Written instruction: Write out every entry below word for word, leaving out the pictures.

Entries:
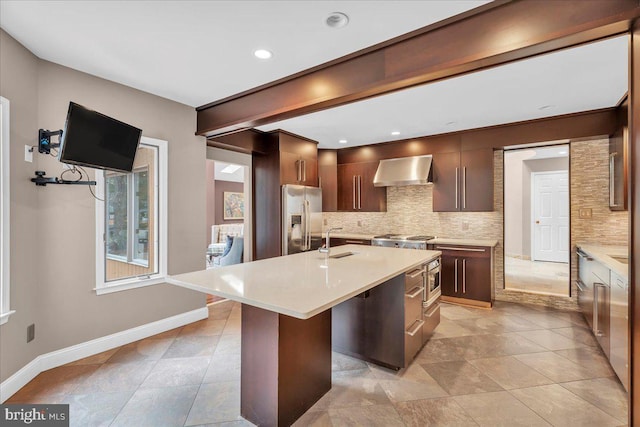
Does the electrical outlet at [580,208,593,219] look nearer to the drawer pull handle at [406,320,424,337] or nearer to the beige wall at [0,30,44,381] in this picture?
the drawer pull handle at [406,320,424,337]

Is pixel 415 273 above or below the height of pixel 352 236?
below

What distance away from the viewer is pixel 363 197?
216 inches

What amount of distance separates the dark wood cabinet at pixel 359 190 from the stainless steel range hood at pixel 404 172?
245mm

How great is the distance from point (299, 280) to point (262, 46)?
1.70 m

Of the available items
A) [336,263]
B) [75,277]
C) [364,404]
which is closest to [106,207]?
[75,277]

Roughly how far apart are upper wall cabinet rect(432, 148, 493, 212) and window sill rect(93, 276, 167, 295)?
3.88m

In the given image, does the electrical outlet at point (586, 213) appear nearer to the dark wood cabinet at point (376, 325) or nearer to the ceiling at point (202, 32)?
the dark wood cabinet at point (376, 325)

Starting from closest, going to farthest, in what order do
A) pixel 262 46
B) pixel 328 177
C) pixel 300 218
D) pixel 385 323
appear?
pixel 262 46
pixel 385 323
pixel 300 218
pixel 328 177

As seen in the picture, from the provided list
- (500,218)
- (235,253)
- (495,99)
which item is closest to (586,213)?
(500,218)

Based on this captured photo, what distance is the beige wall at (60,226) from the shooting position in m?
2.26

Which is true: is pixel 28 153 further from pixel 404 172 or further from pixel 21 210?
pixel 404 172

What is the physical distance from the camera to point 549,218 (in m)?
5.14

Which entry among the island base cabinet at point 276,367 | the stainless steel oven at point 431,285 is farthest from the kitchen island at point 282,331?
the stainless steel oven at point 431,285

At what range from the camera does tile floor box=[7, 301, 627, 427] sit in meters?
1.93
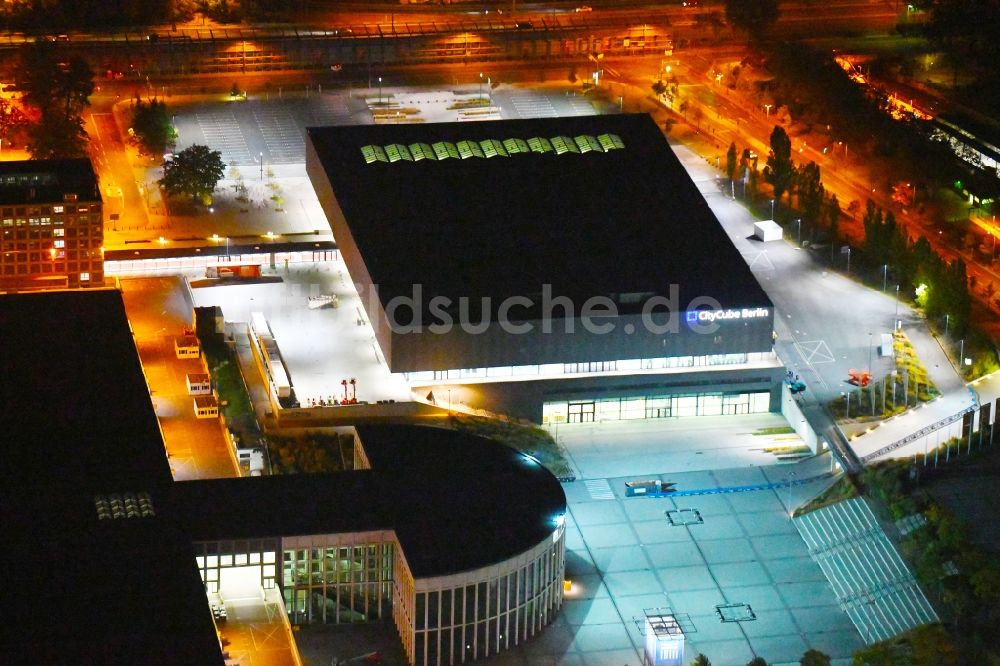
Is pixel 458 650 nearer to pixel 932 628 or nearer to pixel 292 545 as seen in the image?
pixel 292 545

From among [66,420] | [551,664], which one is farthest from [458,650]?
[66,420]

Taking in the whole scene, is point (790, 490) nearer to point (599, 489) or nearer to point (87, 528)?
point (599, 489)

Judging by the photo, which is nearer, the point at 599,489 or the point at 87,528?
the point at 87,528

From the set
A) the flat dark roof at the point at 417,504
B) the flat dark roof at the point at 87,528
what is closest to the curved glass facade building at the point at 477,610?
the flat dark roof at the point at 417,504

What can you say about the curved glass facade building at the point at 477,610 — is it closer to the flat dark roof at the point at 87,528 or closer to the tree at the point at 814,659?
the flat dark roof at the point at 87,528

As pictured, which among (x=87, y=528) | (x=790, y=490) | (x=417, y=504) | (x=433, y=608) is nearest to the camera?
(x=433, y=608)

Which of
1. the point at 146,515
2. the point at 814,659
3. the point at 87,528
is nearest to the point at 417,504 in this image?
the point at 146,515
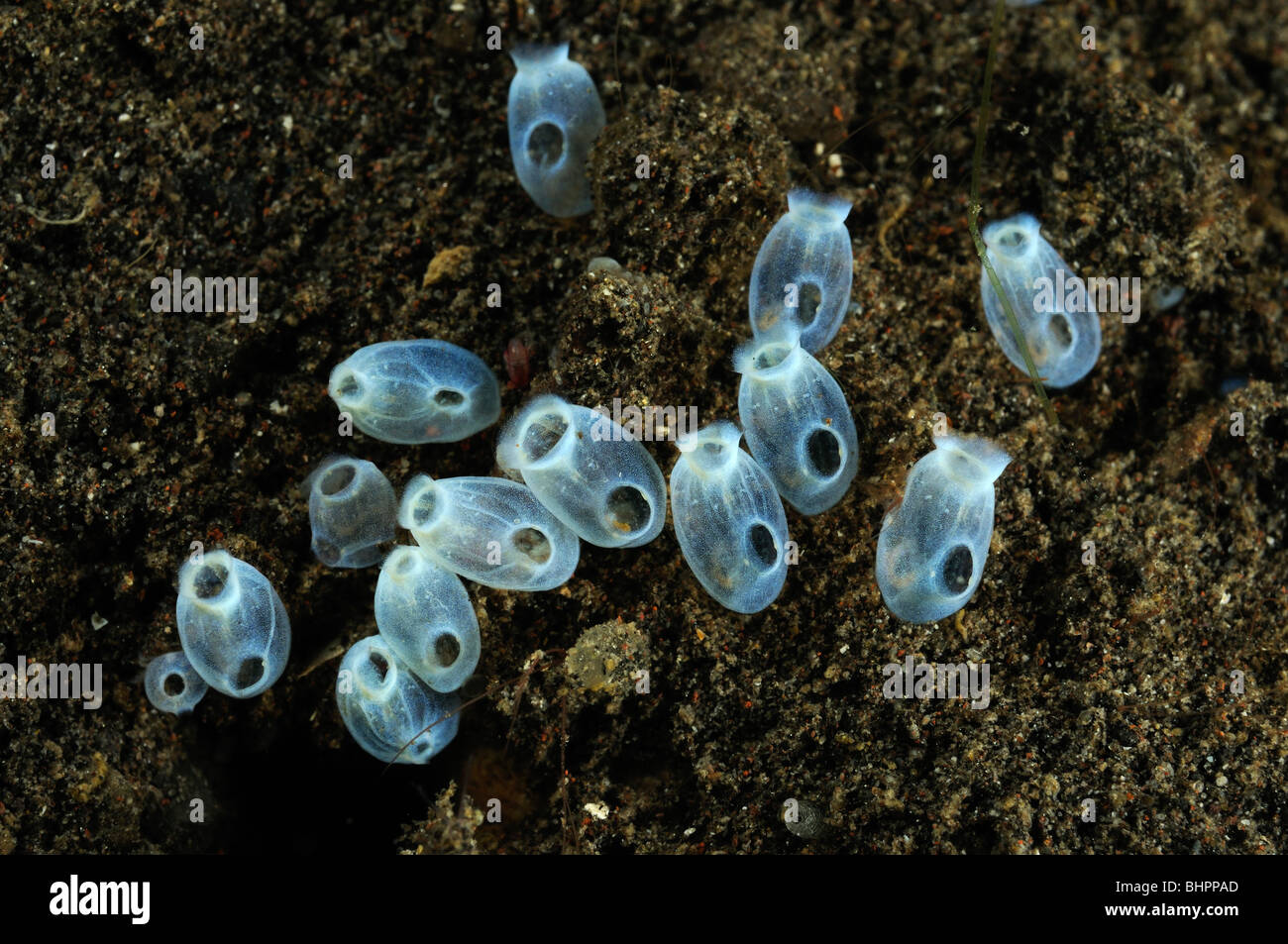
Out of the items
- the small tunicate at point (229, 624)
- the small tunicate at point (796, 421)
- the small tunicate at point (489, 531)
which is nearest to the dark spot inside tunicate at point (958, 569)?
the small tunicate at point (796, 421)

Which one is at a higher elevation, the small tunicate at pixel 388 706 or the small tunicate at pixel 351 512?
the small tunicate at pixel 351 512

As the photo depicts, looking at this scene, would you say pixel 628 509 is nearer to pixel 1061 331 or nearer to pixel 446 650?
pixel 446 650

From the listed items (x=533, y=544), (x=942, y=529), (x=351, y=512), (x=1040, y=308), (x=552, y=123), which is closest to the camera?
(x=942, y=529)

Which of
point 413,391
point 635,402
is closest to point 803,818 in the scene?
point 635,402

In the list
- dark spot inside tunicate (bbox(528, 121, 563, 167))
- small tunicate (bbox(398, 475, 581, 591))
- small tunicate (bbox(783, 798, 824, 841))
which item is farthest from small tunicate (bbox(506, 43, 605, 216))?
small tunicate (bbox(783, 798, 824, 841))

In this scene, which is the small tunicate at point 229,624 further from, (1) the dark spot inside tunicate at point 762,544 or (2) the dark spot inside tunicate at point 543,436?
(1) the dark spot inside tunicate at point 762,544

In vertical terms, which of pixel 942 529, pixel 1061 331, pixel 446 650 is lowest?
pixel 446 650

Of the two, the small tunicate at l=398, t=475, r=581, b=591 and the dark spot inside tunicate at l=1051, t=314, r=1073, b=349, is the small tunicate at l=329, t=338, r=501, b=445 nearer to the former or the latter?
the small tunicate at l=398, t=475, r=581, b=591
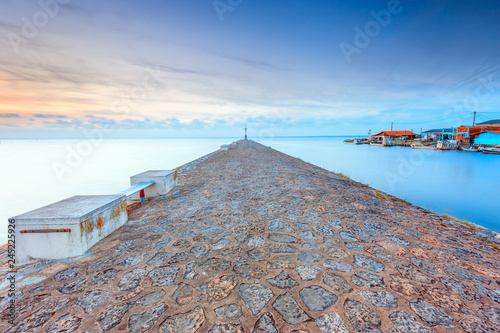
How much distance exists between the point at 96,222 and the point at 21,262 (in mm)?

Complete output:
Does the electrical outlet at [580,208,593,219] look nearer to the drawer pull handle at [406,320,424,337] or nearer to the beige wall at [0,30,44,381] in this picture?
the drawer pull handle at [406,320,424,337]

Is pixel 415 273 above or below the height of pixel 352 236?
below

What distance away from the viewer is pixel 363 197?
216 inches

What amount of distance separates the dark wood cabinet at pixel 359 190 from the stainless steel range hood at pixel 404 172?
245mm

How great is the distance from point (299, 280) to point (262, 46)?
1.70 m

Of the available items
A) [336,263]
B) [75,277]
C) [364,404]
which is closest to [106,207]?
[75,277]

Roughly how far apart are upper wall cabinet rect(432, 148, 493, 212) and window sill rect(93, 276, 167, 295)?
3.88m

In the given image, does the electrical outlet at point (586, 213) appear nearer to the dark wood cabinet at point (376, 325) or nearer to the ceiling at point (202, 32)?
the dark wood cabinet at point (376, 325)

Starting from closest, going to farthest, in what order do
A) pixel 262 46
B) pixel 328 177
C) pixel 300 218
D) pixel 385 323
appear?
pixel 262 46
pixel 385 323
pixel 300 218
pixel 328 177

As seen in the picture, from the provided list
- (500,218)
- (235,253)
- (495,99)
which item is closest to (586,213)?
(500,218)

Based on this captured photo, what distance is the beige wall at (60,226) from the shooting position in m?
2.26

Which is true: is pixel 28 153 further from pixel 404 172 or further from pixel 21 210?
pixel 404 172

What is the physical distance from the camera to point 549,218 (in m)?
5.14

Which entry among the island base cabinet at point 276,367 | the stainless steel oven at point 431,285 is farthest from the kitchen island at point 282,331?
the stainless steel oven at point 431,285

At what range from the camera does tile floor box=[7, 301, 627, 427] sit in meters?
1.93
Is pixel 458 650 nearer to pixel 932 628 or nearer to pixel 292 545 as seen in the image?
pixel 292 545

From among [66,420] | [551,664], which one is farthest from [458,650]?
[66,420]

Taking in the whole scene, is point (790, 490) nearer to point (599, 489) or nearer to point (87, 528)?
point (599, 489)

Judging by the photo, which is nearer, the point at 599,489 or the point at 87,528?
the point at 87,528

From the set
A) the flat dark roof at the point at 417,504
B) the flat dark roof at the point at 87,528
what is closest to the curved glass facade building at the point at 477,610?
the flat dark roof at the point at 417,504

What can you say about the curved glass facade building at the point at 477,610 — is it closer to the flat dark roof at the point at 87,528 or closer to the tree at the point at 814,659?
the flat dark roof at the point at 87,528

As pictured, which among (x=87, y=528) | (x=790, y=490) | (x=417, y=504) | (x=433, y=608) is nearest to the camera?
(x=433, y=608)

Which of
1. the point at 146,515
2. the point at 814,659
3. the point at 87,528
is nearest to the point at 417,504 in this image?
the point at 146,515
Out of the items
- the small tunicate at point (229, 624)
- the small tunicate at point (796, 421)
- the small tunicate at point (489, 531)
which is nearest to the dark spot inside tunicate at point (958, 569)?
the small tunicate at point (796, 421)

Which one is at a higher elevation, the small tunicate at pixel 388 706 or the small tunicate at pixel 351 512?
the small tunicate at pixel 351 512

As the photo depicts, looking at this scene, would you say pixel 628 509 is nearer to pixel 1061 331 or nearer to pixel 446 650?
pixel 446 650

From the listed items (x=533, y=544), (x=942, y=529), (x=351, y=512), (x=1040, y=308), (x=552, y=123), which is closest to the camera?
(x=942, y=529)

Which of
point 413,391
point 635,402
is closest to point 803,818 in the scene?
point 635,402

In the list
- dark spot inside tunicate (bbox(528, 121, 563, 167))
- small tunicate (bbox(398, 475, 581, 591))
- small tunicate (bbox(783, 798, 824, 841))
which item is farthest from small tunicate (bbox(506, 43, 605, 216))?
small tunicate (bbox(783, 798, 824, 841))

In this scene, which is the small tunicate at point 229,624 further from, (1) the dark spot inside tunicate at point 762,544 or (2) the dark spot inside tunicate at point 543,436?
(1) the dark spot inside tunicate at point 762,544

In vertical terms, which of pixel 942 529, pixel 1061 331, pixel 446 650 is lowest?
pixel 446 650

Of the two, the small tunicate at l=398, t=475, r=581, b=591 and the dark spot inside tunicate at l=1051, t=314, r=1073, b=349, is the small tunicate at l=329, t=338, r=501, b=445 nearer to the former or the latter?
the small tunicate at l=398, t=475, r=581, b=591
How much distance exists between the point at 96,222 and the point at 21,262 (in mm)?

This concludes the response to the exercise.